C’est un record dont le CIO ne se prive pas de s’enorgueillir : 92 délégations nationales participent aux JO d’hiver 2018. Un chiffre qui, comparé aux 206 comités adhérents au CIO, est assez faible. Et pourtant, pour atteindre ce total, l’organisation olympique a déjà dû procéder à une croissance à marche forcée : jusqu’en 1984, jamais les JO d’hiver n’avaient accueilli plus de 50 pays ; le programme comptait alors 39 épreuves, réparties en 10 disciplines. Depuis, la hausse est exponentielle : 15 disciplines et 102 épreuves en 2018. En une vingtaine d’années, des sports ont vu leur nombre de titres tripler dans des épreuves où le haut niveau se résume parfois à une dizaine de sportifs à l’échelle du globe. Le ski acrobatique et le snowboard, absents des JO avant les années 90, vont offrir dix titres en 2018, presque autant que l’alpin ou le biathlon.
Un Tongien en ski de fond
Pour figurer au programme olympique, un sport est censé être «largement pratiqué à travers le monde», selon les termes du CIO. Dans ses différents critères d'évaluation des sports et disciplines, le comité olympique consacre une large place à leur «universalité». On peut douter du respect de ces critères quand on lit la liste des épreuves à Pyeongchang. La présence des 92 délégations masque très mal la réalité des sports d'hiver, qui ne sont pratiqués que par une poignée de pays au haut niveau.

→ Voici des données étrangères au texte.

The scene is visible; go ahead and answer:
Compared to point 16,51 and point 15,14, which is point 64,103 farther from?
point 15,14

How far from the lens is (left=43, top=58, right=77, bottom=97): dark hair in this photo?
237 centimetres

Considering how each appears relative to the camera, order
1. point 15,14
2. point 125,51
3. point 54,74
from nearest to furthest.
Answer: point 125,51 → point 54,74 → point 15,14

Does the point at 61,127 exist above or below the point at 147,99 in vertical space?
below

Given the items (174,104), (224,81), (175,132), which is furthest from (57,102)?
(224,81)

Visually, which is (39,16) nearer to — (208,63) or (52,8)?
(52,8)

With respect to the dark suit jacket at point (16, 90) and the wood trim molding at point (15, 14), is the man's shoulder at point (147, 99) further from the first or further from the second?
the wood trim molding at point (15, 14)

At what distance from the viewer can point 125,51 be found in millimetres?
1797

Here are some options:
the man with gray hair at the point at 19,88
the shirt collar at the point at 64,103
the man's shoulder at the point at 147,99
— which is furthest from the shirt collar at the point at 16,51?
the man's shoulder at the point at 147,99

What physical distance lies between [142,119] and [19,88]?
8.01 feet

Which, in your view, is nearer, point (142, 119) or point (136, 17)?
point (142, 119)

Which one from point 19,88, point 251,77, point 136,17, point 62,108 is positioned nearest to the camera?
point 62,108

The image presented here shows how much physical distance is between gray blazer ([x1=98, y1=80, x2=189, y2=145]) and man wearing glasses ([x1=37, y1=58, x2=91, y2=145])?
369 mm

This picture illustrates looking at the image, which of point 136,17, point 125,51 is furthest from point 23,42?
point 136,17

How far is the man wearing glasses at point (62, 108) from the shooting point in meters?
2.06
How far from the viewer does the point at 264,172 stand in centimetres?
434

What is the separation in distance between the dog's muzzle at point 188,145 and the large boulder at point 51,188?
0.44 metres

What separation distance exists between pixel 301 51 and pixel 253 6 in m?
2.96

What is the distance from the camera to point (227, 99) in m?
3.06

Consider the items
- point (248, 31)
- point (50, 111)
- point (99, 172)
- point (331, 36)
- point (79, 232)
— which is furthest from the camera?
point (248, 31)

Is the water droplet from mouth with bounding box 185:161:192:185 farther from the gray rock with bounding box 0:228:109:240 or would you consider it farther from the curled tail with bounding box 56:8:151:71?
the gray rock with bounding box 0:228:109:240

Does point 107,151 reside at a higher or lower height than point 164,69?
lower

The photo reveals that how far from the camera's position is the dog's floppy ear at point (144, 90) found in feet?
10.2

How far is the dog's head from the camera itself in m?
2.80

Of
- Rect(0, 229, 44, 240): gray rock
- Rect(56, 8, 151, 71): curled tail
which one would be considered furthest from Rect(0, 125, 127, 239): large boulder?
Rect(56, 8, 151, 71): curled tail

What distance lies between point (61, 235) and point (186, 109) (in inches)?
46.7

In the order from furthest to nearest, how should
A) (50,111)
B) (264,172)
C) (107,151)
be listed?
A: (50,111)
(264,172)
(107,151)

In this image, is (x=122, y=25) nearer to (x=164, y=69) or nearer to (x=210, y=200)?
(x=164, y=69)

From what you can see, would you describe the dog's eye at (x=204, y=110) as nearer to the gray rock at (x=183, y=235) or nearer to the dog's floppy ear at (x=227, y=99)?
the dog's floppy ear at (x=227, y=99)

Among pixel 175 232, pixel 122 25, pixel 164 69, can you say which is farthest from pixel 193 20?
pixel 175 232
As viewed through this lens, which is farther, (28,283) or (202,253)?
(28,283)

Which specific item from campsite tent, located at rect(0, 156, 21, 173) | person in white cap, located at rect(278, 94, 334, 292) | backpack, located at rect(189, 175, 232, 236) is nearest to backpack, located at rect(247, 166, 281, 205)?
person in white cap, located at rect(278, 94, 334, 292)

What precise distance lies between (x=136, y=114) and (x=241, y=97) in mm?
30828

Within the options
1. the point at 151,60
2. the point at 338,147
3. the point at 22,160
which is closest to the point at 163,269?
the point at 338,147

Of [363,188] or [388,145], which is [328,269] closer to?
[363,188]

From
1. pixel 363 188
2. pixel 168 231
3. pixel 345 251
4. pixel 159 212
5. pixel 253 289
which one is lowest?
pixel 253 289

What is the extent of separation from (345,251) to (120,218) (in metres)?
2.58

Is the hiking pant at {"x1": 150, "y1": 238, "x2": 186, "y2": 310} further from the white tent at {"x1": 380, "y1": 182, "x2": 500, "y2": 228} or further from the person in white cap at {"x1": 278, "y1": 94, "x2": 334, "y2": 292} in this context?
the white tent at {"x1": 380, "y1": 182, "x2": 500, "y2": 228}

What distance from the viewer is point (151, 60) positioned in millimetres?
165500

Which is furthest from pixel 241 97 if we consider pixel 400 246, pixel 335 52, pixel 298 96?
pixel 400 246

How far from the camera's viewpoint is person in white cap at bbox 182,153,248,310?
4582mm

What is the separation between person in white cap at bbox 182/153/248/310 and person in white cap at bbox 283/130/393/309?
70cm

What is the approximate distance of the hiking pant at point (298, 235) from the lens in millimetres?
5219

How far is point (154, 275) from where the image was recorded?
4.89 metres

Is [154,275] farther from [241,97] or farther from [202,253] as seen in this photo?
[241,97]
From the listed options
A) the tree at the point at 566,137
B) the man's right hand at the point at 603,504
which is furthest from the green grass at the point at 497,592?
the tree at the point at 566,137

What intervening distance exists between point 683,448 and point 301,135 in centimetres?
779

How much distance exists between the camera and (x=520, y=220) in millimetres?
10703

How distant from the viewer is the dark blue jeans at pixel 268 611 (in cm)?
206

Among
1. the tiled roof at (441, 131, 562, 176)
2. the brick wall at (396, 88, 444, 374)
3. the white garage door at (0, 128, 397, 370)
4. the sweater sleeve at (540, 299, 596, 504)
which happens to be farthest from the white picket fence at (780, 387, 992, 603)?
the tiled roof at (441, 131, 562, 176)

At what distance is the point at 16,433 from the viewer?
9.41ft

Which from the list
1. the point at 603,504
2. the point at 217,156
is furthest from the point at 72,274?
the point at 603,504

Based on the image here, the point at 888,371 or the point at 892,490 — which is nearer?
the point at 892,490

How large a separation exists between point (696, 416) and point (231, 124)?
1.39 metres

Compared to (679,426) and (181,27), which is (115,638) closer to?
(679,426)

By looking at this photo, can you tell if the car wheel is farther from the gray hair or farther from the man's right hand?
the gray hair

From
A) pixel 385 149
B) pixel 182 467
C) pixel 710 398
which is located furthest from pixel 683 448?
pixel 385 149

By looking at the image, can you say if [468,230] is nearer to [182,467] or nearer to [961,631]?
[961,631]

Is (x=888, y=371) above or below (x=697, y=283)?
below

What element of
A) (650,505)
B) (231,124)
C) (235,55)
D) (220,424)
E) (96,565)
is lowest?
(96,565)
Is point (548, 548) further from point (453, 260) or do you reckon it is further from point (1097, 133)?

Pour arriver à ce total, il a fallu gaver en concurrents deux disciplines majeures. Ces quinze prochains jours, 322 athlètes venus de 82 pays différents vont participer aux épreuves de ski alpin ; 313 sportifs issus de 65 nations en ski de fond. Des quotas atteints grâce à des invitations et des qualifications facilitées. Exemple extrême : le Tongien Pita Taufatofua, qui a participé aux Jeux de Rio en taekwondo, disputera à Pyeongchang une épreuve de ski de fond, sport qu’il a découvert il y a trois mois.
Des JO pour pays riches
La réalité du ski alpin comme du ski de fond, dans leur routine hiver après hiver, est plus prosaïque : une dizaine de nations majeures, une dizaine d’autres qui tentent de rivaliser, et rideau. Un constat qui ressurgit de façon spectaculaire si l’on se penche sur le nombre d’athlètes présents dans chacune des délégations. Vingt pays seulement se partagent plus de 80 % des quelque 3 000 sportifs conviés à l’événement. Une liste - Canada, Suisse, Russie, Etats-Unis et Allemagne en tête - aux airs de classement mondial du PIB par habitant.
Les JO d’hiver sont donc avant tout des Jeux de pays riches, plutôt que montagneux (le Royaume-Uni aligne huit fois plus d’athlètes que le Chili), et s’il fallait encore se convaincre de leur non-universalité, il suffit de se pencher sur le tableau des médailles. Il y a quatre ans, à son plus haut historique, il n’avait pourtant distribué de breloques qu’à 26 pays, total que les JO d’été ont toujours dépassé depuis 1920. Car en dépit des efforts du CIO pour multiplier le nombre de nations participantes et d’épreuves à son raout hivernal, seul un pays sur trois ramène au moins une médaille des Jeux d’hiver depuis trente ans. Et c’est moins qu’avant.